Former Maryland Gov. Martin O'Malley, who remains far behind both Clinton and Sanders in the polls, was more critical, and suggested Clinton was failing to lead on the issue.
"On issue after issue — marriage equality, drivers licenses for undocumented immigrants, children fleeing violence in Central America, the Syrian refugee crisis, and now the Keystone Pipeline, Secretary Clinton has followed — not forged — public opinion. Leadership is about stating where you stand on critical issues, regardless of how they poll or focus group," he said.
GOP presidential hopeful Jeb Bush blasted the announcement, suggesting that killing the pipeline would hurt the economy.
"@HillaryClinton finally says what we already knew," the former Florida governor tweeted. "She favors environmental extremists over U.S. jobs."
The oil and gas industry, a strong backer of Keystone XL, also criticized Clinton.
The American Petroleum Institute (API) said Clinton’s position is “wrong” and in opposition to American voters, 68 percent of whom support the project, according to a poll the group commissioned.

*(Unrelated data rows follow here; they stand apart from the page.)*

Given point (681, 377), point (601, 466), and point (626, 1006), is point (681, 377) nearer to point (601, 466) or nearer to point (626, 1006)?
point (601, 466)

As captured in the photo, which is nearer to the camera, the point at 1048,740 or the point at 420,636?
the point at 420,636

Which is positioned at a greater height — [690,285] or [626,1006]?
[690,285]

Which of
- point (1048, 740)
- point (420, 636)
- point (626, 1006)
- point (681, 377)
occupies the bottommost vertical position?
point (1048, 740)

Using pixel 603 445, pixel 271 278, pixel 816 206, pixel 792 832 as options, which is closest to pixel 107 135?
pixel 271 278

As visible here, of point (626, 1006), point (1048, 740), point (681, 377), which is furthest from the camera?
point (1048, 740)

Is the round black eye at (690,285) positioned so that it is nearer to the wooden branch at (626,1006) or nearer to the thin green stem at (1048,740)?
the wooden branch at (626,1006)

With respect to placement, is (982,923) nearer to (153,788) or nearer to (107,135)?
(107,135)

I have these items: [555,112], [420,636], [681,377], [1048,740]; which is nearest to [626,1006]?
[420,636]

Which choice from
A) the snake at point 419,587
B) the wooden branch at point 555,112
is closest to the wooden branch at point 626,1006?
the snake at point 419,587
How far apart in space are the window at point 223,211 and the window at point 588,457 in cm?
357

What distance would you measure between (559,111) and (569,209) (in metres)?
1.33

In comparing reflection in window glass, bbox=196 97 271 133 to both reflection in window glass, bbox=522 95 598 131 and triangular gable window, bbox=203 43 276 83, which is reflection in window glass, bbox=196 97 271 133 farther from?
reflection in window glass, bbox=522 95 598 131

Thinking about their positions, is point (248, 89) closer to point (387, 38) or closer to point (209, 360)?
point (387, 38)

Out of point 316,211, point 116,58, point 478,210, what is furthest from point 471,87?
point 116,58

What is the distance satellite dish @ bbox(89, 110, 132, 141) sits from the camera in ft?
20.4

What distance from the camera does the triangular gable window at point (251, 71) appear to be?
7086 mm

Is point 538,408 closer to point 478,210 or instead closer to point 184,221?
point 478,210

“Hillary Clinton’s decision to oppose Keystone is a missed opportunity to seize the true potential of our energy renaissance,” API President Jack Gerard said in a statement.
“It is most unfortunate for American workers and consumers that she has joined the forces of delay and denial.”
Green group 350 Action credited the actions of its activists and others for pressuring Clinton to come out in opposition. Volunteers associated with the group have repeatedly asked Clinton at public events about Keystone, and one took a photo with her last week with a sign that said “I’m ready for Hillary to say no KXL.”
“Thanks to thousands of dedicated activists around the country who spent years putting their bodies on the line to protect our climate, we’ve taken a top-tier presidential candidate’s ‘inclination to approve’ Keystone XL, and turned it into yet another call for rejection,” May Boeve, the group’s executive director, said in a statement.
“Her position on Keystone should set an important precedent for her policies going forward: we cannot afford to approve projects that make climate change worse.”